Goals:
[A] According to the agility class thread below, what was the only thing Meeko was afraid of during the class?
[B] For each statement, answer yes or no according to the agility class thread below, and quote the words of the thread that settle it.
(i) Meeko was the only small dog in the group.
(ii) The next class is on a Friday.
(iii) Meeko is a former puppy mill dog.

Quoted passage:
.....

# Had our first agility class today!



## taquitos (Oct 18, 2012)

After taking a year long hiatus from classes, Meeko and I took our first agility class today!

We already graduated from the "Focus" (Foundations course) course last summer, and I was a little nervous that he would be rusty, but he gave me his undivided attention when we were actually doing stuff together, so I was happy about that!

It was really stressful though ugh. My first time going to these classes alone... and I know it might not seem like a big deal to some people but I am seriously socially awkward/shy so I'm proud of myself for even doing this all on my own lol! Meeko was nervous because he was the only small dog in the group (out of five) and one happy Weim got loose accidentally and ran up to him (causing him to scream and jump five feet into the air ugh... he's so fearful of big dogs, especially when they're super excited). He also dislikes being handled by people other than myself or people he knows well (required for when the instructor held the dogs at the beginning of the tunnel while we called them). Oh and I stepped on his toe! I felt so bad ugh.

Aaaaanyway, besides all that, we were able to do most of the things during the class. The only thing he was afraid of was the wobble board. The instructor was teaching us to use targets to teach proper positioning for when dogs get off the equipment, and to get them used to wobbly surfaces (for the teeter totter thing later on) they had to stand on a slightly wobbly board and touch the target with their noses, and he wasn't having any of that 

Any tips on getting him used to it? I was thinking of using a skateboard and just keeping the wheels stable as he gets used to the wobbling of the board.

Oh, and let me just say... I found it kind of embarrassing that Meeko was being such a "small dog"  He was so fearful compared to the other dogs who were so confident and easy.. I felt sad but then I remembered that most of these dogs did not have a start like Meeko. I mean, he is a former puppy mill dog. He is doing great considering how little his world was before he met me. I am a little disappointed that he wasn't the class superstar, but I am proud of him for overcoming his fear of TWO pieces of agility equipment today!


----------



## pawsaddict (Apr 17, 2013)

Congrats to the both of you. You both should be very, very proud.


----------



## Laurelin (Nov 2, 2006)

The first agility class can be pretty overwhelming for any dog. All three of mine were so-so about their first class.


----------



## elrohwen (Nov 10, 2011)

Congrats! I'm sure you guys did much better than you imagine, and some of those big happy dogs probably gave their owners a rough time. Keep us update on the next class!


----------



## taquitos (Oct 18, 2012)

pawsaddict said:


> Congrats to the both of you. You both should be very, very proud.


Thank you! ^_^



Laurelin said:


> The first agility class can be pretty overwhelming for any dog. All three of mine were so-so about their first class.


Ahaha okay that's comforting, especially coming from you Laurelin! Did you experience any aversion/fear to equipment when you first started off with your dogs? Also, how do you practice at home? I don't have any of the equipment hmph.



elrohwen said:


> Congrats! I'm sure you guys did much better than you imagine, and some of those big happy dogs probably gave their owners a rough time. Keep us update on the next class!


Thank you! My instructor actually commented on my FB status saying Meeko did great. I guess I imagined it to be easier for some reason lol! I will! Next class is Monday. Until then we have lots to practice!


----------



## Laurelin (Nov 2, 2006)

.....

Excerpted data:
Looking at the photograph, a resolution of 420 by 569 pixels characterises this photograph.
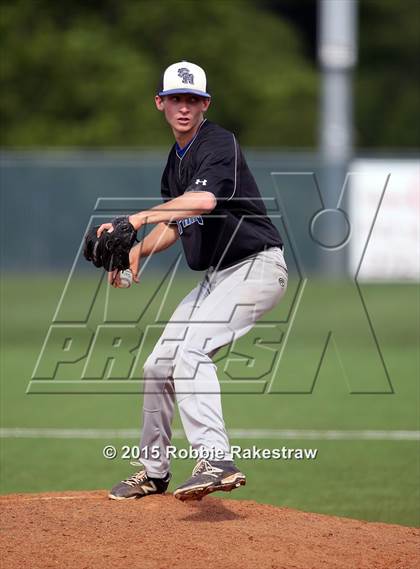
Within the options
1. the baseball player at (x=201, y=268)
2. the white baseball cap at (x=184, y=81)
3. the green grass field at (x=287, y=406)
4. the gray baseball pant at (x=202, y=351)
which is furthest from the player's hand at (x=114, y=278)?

.....

Full answers:
[A] The wobble board.

[B]
(i) Yes: "he was the only small dog in the group (out of five)"
(ii) No: "Next class is Monday."
(iii) Yes: "he is a former puppy mill dog"